Postby Evan » Tue Aug 28, 2012 12:18 am

Prominent Critic wrote:I am an authorized dealer for both Alhambra and Cordoba guitars, so I can speak to this. If you state your approximate budget I could advise you better.


Probably under $800. I feel a little undecided about how much I want to invest. On one hand, I feel like I'm experimenting a little with scale since I can't live with a shorter scale guitar and really get a certain feeling about what scale is optimal for me. I played two crummy guitars that were 592mm/43mm and 589mm/45mm. I liked the feel a lot - though they were both pretty bad quality instruments. I have a 577mm/42mm baby taylor, which I think is too small and the neck feels cramped.
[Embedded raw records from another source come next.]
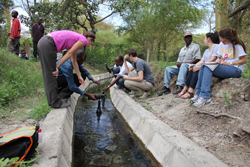 Individuals on either side of an irrigation canal
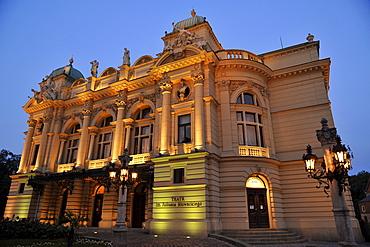 The theater Teatr Slowackiego at dusk, Krakow, Poland, Europe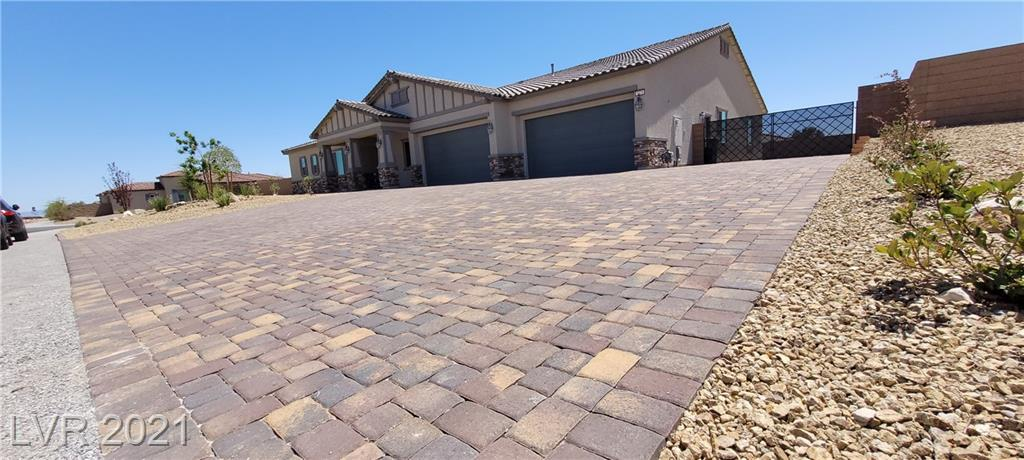Largest spacious, private cornor lot in the entire Community welcomes you to over 4000 sqft of Luxury Resort Style living.  Conveniently located in the most demanding Southwest part of town with 4 Bedroom, 3 Full Bath and Mountain Views!!! Spectacular home with over $60K in upgrades, 4th generation home with all the latest technology, newly finished back yard, enjoy the 90 degree covered patio and double Sliding doors to the patio, RV Parking space, centrally located community. Beauthiful layout home with latest building design and decore. As you walk in there is great formal dinning room on your right that opens to a large and spacious living room connected with beautiful kitchen. Large separate master suite with its own seperated master bath, shower, tub, make-up and exercise room. Don't forget to see the newly finished back yard. Many and Many more features to mention.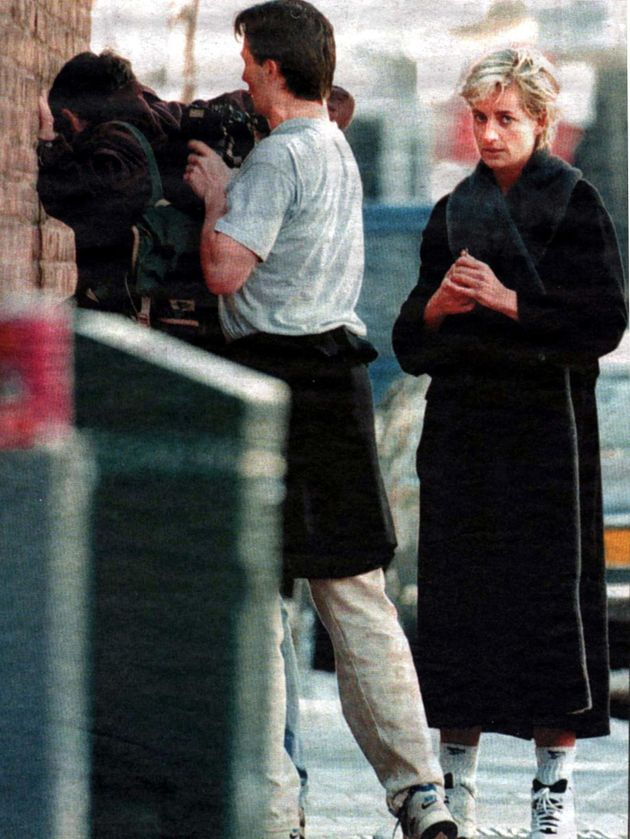 A passerby relieves photographer Brendan Beirne of the pictures he took of Diana exiting a gym in April...
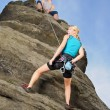 Stock Photo: Womclimbing up rock mhold rope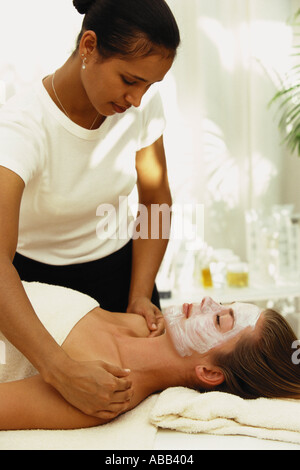 Woman having shoulder massage - Stock Photo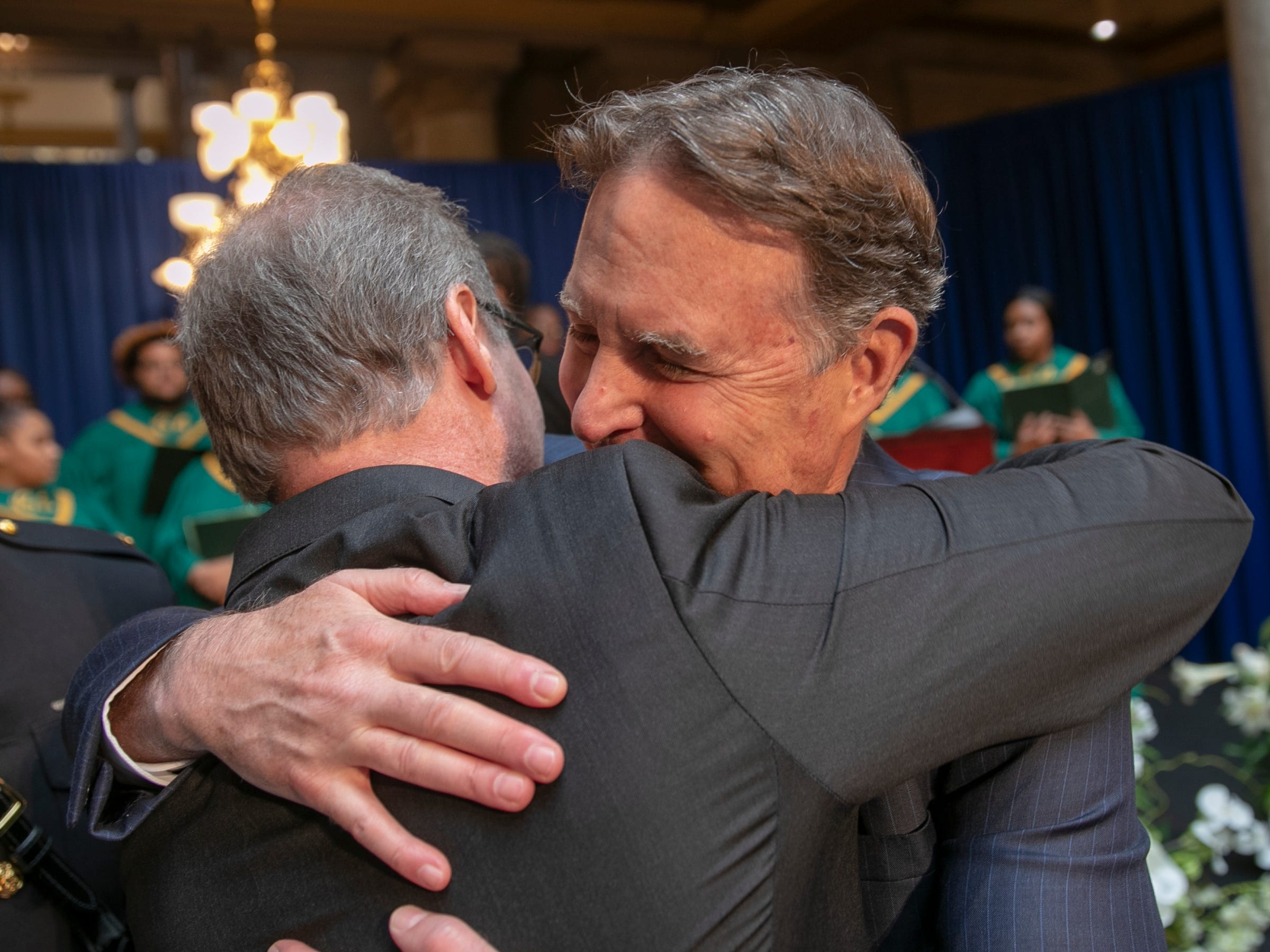 Evan Bayh (right), gets a hug before a service for his father Birch Bayh, who died on March 14, and was a three-term U.S. Senator, Indiana Statehouse, Indianapolis, Wednesday, May 1, 2019.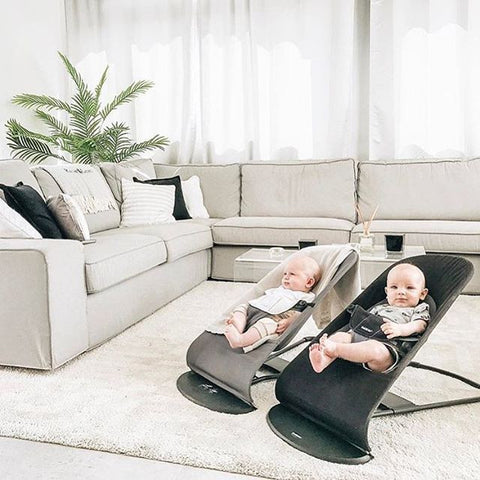 Two newborn babies in Baby Bjorn bouncers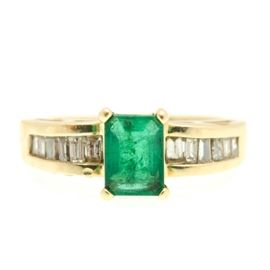 14K Yellow Gold 0.50 CTW Diamond and 0.90 CT Emerald Ring: A 14K yellow gold 0.50 ctw diamond and 0.90 ct emerald ring.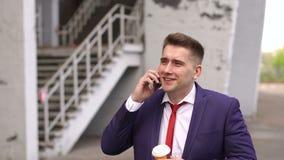 Mężczyzna z telefonem i filiżanką kawy na ulicie zbiory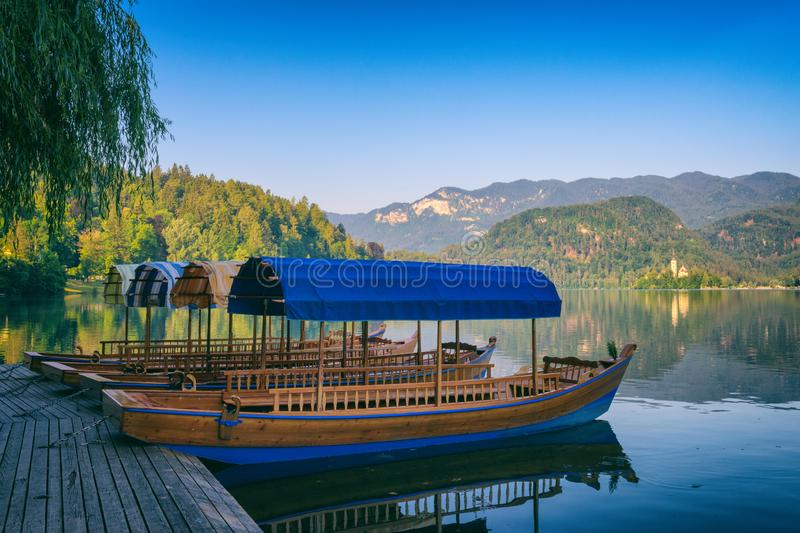 Summer morning on the alpine lake Bled, pleasure boats, green mountains and blue sky nature landscape, Slovenia stock images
I'm still undecided about scale - but thinking 580-615, maybe 630)

The Cordoba Requinto is under $300. Which Alhambra model would you say is the closest compadre of the Cordoba Requinto 580mm - and what's the cost diff? ...and what do you think about that cost diff?

Prominent Critic wrote:One main difference is that all Cordoba guitars have truss rods, and no Alhambra guitars have them. So if a truss rod is important to you, that leaves Cordoba – of these two.
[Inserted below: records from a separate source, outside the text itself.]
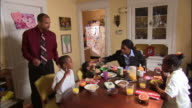 Wide shot family eating breakfast at dining room table / mother pouring milk into bowl of cereal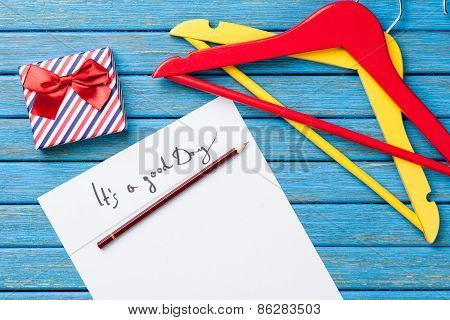 Pencil And Paper With Inscription Near Hangers And Gift Box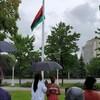 Des gens protégés par des parapluies regardent le drapeau monter.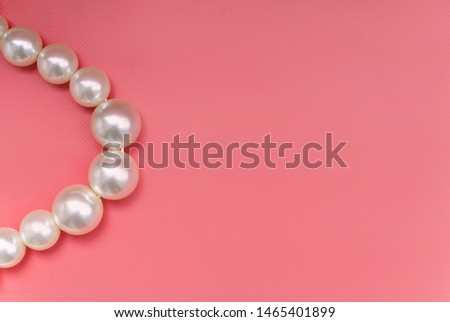 Large pearl on a pink background #1465401899
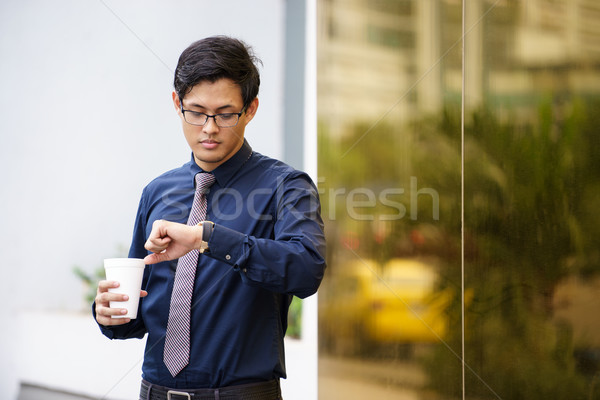 Portrait of chinese office worker checking time watch Stock photo © diego_cervo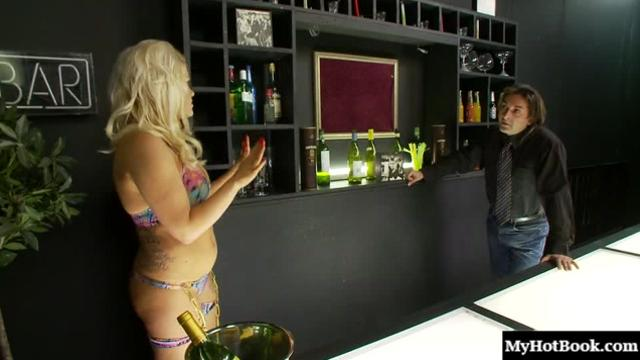 Tiffany Kingston is a busty blonde whore with a tattooed body and a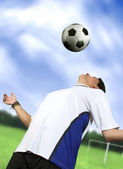 Footballer chesting the ball — Stock Photo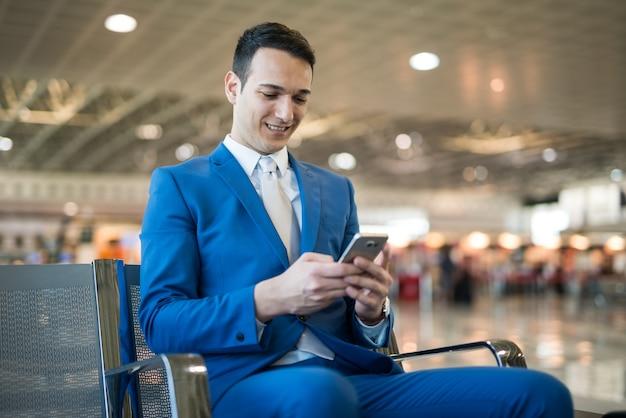 Smiling businessman using his mobile phone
Hmm. I suppose I should ask: Should a truss rod be important to me? :)

Prominent Critic wrote:Alhambra guitars have a larger lower bout than is found on most guitars. They also have higher action than Cordoba guitars. I find Cordoba guitars easier to play, probably because of the somewhat lower action.


Are you just talking about straight off the line set up? You aren't saying that the Alhambra can't be adjusted to have an easier feel, are you? If either guitar had a 'pro set up', would this still be an issue?

Prominent Critic wrote:In general, given comparable categories, Cordoba guitars are less expensive than Alhambra. Most of them also come with a case of some kind – hard shell for the more expensive models, or else a Polyfoam case, or a gig bag. Alhambra guitars don't come with a case, unless any individual dealer decides to include one.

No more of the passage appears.